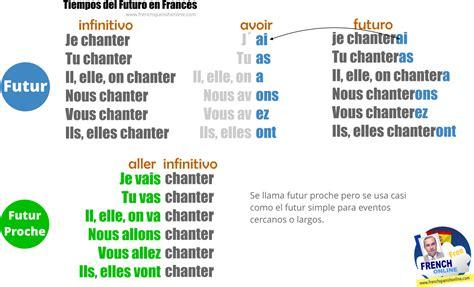 tiempo futuro en franc 233 s learn french online - Preguntas En Futuro Simple Frances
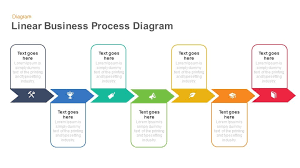process diagram template templates radiodigital co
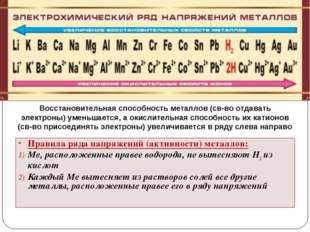 Правила ряда напряжений (активности) металлов: Ме, расположенные правее водор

- [THE PROBLEM]:
What this calls for is the material above set down exactly, pictures excluded.

- [PROBLEM SOLUTION]:
 tiempo futuro en franc 233 s learn french online - Preguntas En Futuro Simple Frances
process diagram template templates radiodigital co
 Правила ряда напряжений (активности) металлов: Ме, расположенные правее водор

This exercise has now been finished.